** Start of Article **
Protesters Gather Outside Islamic Conference Near Chicago - Local News | News Articles | National News | US News - FOXNews.com
Protesters gathered outside a Chicago-area hotel Sunday as an Islamic extremist group reportedly linked to Al Qaeda held a conference in an attempt to step up Western recruitment efforts.
Roughly 500 members of Hizb ut-Tahrir — a global Sunni network with reported ties to confessed 9/11 mastermind Khalid Sheikh Mohammed and Al Qaeda in Iraq's onetime leader Abu Musab al-Zarqawi — met inside a Hilton hotel in Oak Lawn, Ill., to host "The Fall of Capitalism and the Rise of Islam."
Hizb ut-Tahrir insists that it does not engage in terrorism. The organization is not recognized by the State Department as a known terror group. Its supporters, however, blasted capitalism while calling for a rise of Islam during Sunday's conference.
"Free market, organization, capitalization — all has failed and brought disaster to America," said one of the group's speakers.
Dozens of protesters outside the hotel — many of whom held American flags — shouted as attendees left the conference late Sunday. No arrests had been made.
** End of Article **
● Directive A:
Answer these questions about the news article:
(i) Roughly how many Hizb ut-Tahrir members met inside the hotel?
(ii) What was the title of the conference they hosted?
(iii) What did many of the protesters outside the hotel hold?
The news article and the listing are independent of each other.
** Start of Data lines **
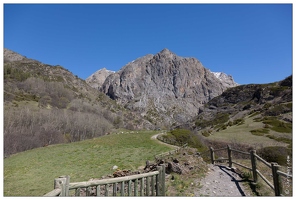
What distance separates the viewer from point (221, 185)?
1041cm

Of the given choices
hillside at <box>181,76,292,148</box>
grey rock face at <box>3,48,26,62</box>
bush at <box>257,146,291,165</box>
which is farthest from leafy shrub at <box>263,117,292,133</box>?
grey rock face at <box>3,48,26,62</box>

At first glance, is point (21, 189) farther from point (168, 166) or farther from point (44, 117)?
point (44, 117)

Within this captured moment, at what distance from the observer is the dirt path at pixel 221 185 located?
9253mm

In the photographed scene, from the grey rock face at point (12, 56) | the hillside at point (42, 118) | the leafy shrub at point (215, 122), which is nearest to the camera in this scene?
the hillside at point (42, 118)

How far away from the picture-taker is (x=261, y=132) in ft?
135

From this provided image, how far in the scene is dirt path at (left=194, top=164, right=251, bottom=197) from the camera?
925cm

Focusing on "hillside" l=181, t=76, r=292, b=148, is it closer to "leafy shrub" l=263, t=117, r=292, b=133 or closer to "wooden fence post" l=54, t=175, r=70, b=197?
"leafy shrub" l=263, t=117, r=292, b=133

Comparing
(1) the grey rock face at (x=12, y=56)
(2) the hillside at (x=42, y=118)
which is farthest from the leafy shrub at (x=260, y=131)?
(1) the grey rock face at (x=12, y=56)

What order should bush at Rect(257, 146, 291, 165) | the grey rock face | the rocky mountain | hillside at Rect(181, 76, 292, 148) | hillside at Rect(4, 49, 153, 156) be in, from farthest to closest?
** End of Data lines **
● Directive B: In the listing, reproduce verbatim every line from the one containing "t=175, r=70, b=197?" through the end of the listing, both ends included.

● Correct result A:
(i) Roughly 500
(ii) "The Fall of Capitalism and the Rise of Islam."
(iii) American flags

● Correct result B:
Focusing on "hillside" l=181, t=76, r=292, b=148, is it closer to "leafy shrub" l=263, t=117, r=292, b=133 or closer to "wooden fence post" l=54, t=175, r=70, b=197?
"leafy shrub" l=263, t=117, r=292, b=133

Comparing
(1) the grey rock face at (x=12, y=56)
(2) the hillside at (x=42, y=118)
which is farthest from the leafy shrub at (x=260, y=131)?
(1) the grey rock face at (x=12, y=56)

What order should bush at Rect(257, 146, 291, 165) | the grey rock face | the rocky mountain | hillside at Rect(181, 76, 292, 148) | hillside at Rect(4, 49, 153, 156) be in, from farthest to closest?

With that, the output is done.